Kadınlarımız, analarımız kapitalist sömürü sisteminin kurbanı olduklarını görememektedirler. Bu modern kapitalist dönem; tüketim canavarlarını ortaya çıkarmakta bu acımasız sistemin esiri ise öncelikle kadınlar olmaktadırlar. Güya kapitalist sistem merhametli olup çocuklara bakmayı üzerine almaktadır. Çünkü burada bile bir para kokusunu almaktadır. Kreşlerde ana kucağına hasret yavrular bir yanları yaralı büyümektedir oysa.
Yaralı olan aslında bu yavrular değil toplumdur, kadınlarımızdır. Kadınlarımızı anne yapabilirsek aslında toplumu kurtarmış oluruz. Kadınlarımız, öncelikle anne olmaları gerektiğini bilmelidirler. Anneliğin en kutsal meslek olduğunu idrak etmelidirler. Cennet annelerin ayaklarının altındadır lakin bu modern yaşamın kurbanı olan annelerin değil.

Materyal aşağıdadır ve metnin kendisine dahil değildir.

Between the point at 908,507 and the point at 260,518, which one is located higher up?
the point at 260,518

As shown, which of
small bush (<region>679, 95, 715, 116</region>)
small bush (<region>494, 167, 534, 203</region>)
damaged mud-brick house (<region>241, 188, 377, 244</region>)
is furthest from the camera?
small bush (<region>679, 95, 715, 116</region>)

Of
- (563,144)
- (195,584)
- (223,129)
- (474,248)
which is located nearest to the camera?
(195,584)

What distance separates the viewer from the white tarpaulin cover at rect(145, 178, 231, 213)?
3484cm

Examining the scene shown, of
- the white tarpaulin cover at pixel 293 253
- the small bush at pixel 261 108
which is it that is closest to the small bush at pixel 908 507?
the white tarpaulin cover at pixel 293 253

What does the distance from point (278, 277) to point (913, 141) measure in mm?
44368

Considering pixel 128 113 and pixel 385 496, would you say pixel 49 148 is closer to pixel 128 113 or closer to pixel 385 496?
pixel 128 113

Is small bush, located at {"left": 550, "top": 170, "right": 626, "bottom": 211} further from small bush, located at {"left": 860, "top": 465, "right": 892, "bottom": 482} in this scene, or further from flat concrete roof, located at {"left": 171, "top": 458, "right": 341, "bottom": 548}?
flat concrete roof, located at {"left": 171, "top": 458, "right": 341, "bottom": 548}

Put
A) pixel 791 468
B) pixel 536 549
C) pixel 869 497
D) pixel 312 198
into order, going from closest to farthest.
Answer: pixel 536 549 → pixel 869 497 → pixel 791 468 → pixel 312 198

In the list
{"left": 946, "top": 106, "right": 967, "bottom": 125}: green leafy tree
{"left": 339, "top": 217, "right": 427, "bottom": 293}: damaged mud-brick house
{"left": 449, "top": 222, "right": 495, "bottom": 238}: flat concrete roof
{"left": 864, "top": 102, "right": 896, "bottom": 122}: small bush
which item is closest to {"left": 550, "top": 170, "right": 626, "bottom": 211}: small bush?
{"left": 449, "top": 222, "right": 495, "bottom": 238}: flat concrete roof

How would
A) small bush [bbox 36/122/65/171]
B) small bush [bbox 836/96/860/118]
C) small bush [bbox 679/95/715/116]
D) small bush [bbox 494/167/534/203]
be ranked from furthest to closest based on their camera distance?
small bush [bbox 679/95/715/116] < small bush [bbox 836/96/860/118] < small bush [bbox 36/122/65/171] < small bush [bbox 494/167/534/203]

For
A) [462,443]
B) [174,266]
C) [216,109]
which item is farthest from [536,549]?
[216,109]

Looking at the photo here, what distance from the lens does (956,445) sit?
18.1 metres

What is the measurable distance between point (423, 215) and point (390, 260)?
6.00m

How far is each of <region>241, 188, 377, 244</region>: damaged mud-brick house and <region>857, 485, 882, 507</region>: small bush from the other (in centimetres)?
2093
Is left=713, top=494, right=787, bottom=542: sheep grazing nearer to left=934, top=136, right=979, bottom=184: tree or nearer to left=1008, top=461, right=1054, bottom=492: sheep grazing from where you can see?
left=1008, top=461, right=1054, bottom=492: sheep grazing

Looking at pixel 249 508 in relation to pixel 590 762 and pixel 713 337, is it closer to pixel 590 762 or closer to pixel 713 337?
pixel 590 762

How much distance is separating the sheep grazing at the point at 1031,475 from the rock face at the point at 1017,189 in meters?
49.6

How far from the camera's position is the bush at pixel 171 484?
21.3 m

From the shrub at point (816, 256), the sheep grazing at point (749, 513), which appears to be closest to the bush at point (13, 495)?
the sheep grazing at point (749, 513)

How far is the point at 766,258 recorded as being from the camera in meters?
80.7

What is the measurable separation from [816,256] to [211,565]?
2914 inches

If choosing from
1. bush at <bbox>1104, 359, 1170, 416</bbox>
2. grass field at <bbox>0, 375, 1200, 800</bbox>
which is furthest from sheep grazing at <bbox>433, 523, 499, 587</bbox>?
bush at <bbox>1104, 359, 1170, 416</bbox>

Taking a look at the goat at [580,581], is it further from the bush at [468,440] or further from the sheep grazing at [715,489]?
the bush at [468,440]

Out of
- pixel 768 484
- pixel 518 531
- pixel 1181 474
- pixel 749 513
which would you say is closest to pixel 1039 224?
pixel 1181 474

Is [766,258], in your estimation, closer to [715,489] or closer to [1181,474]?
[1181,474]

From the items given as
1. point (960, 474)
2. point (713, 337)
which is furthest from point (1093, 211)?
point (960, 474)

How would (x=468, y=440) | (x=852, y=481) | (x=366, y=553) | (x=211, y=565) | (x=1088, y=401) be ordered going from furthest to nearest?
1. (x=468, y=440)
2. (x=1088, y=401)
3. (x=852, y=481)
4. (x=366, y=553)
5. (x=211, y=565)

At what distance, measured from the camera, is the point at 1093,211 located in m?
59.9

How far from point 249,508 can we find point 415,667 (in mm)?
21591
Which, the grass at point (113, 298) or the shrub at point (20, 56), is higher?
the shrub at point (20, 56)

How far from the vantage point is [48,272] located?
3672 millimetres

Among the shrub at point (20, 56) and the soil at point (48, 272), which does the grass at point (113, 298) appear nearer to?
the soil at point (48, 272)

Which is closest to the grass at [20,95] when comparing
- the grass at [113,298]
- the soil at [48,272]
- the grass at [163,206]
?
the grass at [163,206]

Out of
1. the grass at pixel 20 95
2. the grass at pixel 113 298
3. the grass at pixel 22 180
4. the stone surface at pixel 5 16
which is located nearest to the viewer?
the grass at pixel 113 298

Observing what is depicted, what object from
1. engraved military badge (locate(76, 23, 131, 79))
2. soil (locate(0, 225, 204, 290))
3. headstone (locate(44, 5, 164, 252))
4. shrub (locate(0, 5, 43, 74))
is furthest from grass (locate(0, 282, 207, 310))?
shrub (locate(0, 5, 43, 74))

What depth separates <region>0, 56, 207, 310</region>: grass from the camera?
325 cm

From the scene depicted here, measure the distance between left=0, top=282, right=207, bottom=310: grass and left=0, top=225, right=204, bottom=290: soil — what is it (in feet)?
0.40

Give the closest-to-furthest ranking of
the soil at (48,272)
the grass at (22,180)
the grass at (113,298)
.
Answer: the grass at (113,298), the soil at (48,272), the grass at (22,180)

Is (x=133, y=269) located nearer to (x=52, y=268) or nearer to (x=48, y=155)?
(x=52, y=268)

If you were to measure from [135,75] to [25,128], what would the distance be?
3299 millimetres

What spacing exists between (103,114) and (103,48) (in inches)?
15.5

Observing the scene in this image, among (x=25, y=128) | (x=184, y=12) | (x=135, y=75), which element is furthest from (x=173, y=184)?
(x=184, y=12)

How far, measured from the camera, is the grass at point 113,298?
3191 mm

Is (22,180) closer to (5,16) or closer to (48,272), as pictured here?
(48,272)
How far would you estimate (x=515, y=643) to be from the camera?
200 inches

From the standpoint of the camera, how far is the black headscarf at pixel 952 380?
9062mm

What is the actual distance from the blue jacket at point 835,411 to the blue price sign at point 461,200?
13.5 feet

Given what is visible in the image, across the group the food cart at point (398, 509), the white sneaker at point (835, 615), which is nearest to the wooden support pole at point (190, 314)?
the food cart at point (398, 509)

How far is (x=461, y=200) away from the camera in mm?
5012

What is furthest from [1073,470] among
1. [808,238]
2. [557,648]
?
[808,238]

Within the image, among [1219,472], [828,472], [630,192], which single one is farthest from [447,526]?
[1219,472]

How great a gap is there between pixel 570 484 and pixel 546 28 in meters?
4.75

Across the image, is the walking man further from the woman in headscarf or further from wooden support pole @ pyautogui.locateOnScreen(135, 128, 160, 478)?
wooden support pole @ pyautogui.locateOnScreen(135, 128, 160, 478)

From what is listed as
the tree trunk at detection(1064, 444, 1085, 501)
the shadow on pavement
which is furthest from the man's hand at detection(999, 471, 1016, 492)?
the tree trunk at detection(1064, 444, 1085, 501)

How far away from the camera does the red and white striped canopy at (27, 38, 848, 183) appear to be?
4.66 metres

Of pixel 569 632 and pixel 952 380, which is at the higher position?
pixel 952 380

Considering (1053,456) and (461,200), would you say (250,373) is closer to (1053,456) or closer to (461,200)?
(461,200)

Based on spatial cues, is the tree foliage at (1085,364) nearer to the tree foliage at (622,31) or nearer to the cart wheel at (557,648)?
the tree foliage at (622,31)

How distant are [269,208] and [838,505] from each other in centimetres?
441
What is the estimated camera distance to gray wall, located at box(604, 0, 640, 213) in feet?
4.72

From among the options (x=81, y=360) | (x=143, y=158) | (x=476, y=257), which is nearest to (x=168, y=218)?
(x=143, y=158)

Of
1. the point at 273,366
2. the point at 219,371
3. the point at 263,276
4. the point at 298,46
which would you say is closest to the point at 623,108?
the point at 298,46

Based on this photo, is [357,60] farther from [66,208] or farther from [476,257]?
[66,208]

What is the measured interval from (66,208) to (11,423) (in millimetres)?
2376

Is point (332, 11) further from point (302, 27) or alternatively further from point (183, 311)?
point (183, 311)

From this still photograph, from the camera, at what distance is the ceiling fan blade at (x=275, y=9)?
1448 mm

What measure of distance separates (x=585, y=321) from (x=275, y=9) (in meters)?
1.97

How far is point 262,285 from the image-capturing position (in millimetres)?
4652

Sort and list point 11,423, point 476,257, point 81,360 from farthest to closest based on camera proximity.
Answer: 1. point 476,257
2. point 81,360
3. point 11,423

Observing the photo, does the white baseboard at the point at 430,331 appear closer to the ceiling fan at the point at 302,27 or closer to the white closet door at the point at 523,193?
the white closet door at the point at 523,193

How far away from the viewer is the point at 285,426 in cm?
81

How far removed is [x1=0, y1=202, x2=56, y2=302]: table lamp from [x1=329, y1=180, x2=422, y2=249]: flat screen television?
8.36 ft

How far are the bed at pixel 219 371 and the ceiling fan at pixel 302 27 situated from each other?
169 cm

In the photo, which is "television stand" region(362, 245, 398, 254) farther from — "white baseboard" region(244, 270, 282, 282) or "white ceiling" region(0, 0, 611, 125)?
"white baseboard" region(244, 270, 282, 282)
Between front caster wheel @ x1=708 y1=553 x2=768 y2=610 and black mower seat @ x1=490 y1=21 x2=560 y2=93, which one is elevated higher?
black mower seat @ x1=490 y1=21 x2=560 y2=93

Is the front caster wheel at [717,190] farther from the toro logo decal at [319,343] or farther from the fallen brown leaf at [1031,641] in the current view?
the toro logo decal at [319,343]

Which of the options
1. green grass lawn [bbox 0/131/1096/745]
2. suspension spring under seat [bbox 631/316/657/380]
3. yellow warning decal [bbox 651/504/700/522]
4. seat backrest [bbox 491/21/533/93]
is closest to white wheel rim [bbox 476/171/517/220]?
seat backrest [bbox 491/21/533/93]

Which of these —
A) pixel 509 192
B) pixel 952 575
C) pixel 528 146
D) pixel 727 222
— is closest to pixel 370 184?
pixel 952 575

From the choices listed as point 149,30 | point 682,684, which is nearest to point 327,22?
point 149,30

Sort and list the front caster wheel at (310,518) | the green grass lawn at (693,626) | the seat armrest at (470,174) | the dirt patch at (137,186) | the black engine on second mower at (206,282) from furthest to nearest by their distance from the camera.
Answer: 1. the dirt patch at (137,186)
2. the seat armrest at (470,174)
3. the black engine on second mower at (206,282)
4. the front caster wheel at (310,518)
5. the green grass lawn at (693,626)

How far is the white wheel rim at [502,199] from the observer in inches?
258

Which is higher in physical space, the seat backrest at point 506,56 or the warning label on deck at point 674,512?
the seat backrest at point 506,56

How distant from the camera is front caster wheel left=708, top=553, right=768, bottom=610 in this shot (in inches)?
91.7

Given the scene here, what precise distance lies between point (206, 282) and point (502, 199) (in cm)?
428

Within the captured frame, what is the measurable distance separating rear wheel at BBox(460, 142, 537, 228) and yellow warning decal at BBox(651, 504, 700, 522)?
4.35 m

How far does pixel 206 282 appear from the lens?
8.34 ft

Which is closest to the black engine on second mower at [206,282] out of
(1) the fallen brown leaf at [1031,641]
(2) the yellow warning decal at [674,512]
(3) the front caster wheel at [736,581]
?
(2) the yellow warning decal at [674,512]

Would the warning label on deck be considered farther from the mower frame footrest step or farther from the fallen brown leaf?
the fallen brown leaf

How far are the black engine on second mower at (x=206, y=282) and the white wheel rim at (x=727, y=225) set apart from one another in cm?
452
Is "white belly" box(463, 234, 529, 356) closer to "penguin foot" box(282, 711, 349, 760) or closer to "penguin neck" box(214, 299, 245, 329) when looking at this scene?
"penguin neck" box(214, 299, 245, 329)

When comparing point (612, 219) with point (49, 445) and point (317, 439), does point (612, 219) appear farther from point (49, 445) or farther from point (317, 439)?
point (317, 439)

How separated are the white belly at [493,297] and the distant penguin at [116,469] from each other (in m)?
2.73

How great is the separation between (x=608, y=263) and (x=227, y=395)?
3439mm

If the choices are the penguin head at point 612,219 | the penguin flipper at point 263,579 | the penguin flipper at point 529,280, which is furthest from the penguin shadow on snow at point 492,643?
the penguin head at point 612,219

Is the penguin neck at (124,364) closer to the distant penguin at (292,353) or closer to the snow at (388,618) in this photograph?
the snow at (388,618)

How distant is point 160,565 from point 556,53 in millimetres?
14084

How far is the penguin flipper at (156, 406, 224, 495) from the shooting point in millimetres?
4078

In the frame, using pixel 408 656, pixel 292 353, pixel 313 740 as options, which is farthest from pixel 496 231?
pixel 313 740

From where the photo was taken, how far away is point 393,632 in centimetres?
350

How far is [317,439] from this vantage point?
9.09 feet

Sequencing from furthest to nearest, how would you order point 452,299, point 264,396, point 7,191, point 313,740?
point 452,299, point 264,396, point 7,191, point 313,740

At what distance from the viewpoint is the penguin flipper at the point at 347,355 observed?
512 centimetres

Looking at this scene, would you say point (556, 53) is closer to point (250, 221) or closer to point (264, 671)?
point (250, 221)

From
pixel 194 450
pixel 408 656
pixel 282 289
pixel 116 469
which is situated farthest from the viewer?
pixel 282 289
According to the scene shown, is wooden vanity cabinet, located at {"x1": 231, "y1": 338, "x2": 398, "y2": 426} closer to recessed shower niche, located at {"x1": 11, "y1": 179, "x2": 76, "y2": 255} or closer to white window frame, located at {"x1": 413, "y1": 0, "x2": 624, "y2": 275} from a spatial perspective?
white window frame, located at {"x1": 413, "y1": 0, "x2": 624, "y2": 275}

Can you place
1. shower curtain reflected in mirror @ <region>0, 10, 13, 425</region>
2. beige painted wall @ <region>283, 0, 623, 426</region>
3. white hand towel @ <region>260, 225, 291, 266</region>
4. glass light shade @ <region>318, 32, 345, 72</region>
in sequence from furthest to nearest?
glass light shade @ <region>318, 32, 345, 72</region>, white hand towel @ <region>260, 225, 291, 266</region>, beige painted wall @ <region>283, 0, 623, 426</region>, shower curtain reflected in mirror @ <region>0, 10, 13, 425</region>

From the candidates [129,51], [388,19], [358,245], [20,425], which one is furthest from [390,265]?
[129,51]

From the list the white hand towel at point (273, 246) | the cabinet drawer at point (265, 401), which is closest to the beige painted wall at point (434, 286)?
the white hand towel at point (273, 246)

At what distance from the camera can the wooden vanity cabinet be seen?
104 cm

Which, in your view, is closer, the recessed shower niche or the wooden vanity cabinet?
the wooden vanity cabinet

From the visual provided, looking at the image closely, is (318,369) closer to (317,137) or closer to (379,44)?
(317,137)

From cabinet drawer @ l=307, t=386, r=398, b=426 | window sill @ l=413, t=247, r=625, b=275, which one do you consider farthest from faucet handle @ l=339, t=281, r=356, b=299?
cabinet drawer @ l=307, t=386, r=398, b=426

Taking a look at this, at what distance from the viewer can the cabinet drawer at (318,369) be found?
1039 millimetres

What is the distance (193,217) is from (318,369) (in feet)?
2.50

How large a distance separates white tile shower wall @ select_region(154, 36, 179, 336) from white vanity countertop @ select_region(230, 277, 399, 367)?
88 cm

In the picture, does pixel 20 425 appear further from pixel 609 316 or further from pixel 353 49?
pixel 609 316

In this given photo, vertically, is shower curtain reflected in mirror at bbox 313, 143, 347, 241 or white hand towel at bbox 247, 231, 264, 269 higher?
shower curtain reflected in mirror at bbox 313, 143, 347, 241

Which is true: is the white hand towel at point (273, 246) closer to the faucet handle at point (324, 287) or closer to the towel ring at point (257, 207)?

Çocuklarını cehenneme bir odun olarak hazırlayan anneler nasıl cennete yakın olabilir ki. İlk eğitim anne tarafından verilmekte, geleceğin sağlıklı ve huzurlu olması annenin sağlıklı ve huzurlu olmasıyla orantılıdır.Fakat,annelerimiz mutlu değildir. Onlar, annelik rolünü sindirememektedirler. Onların gözleri dışarıdadır. Onlar, erkeklere özenmektedirler. Onlar için iş ve kariyer öncelikli sorun haline gelmiştir. 

Kadınlarımıza anneliği tekrar hatırlatmalı, anneliğin ulvi ve kutsal yönüne tekrar dikkat çekilmelidir. Anneliğin bir kadın için paha biçilmez bir nimet olduğunu anlatmalı, çocukları ile ilgilenme sürecini azaltmamalıdır. Eğer yaşlandığımızda torunlarımızla birlikte olmak istiyor isek; erken anne olmak gereklidir. Huzurlu yaşamak için huzur evlerinde değil, sıcak aile yuvasında çocuklarımıza zaman ayırmak zorundayız.

Unutmayalım ki o çocuklarımız sürekli büyüyorlar. Onların çocukluk günlerini bir daha göremeyeceğiz. Kucağımıza alıp seveceğimiz günler sayılıdır. Bu sayılı kısa günlerde onları bol bol kucağımıza almalı, bol bol koklamalı ve bol bol sevmeliyiz. Sevgimizi onlardan esirgememeliyiz. Tam tersine sevgimizi göstermeli ve sevme konusunda cimri davranmamalıyız. Çünkü çocuklar sevgi ile büyürler.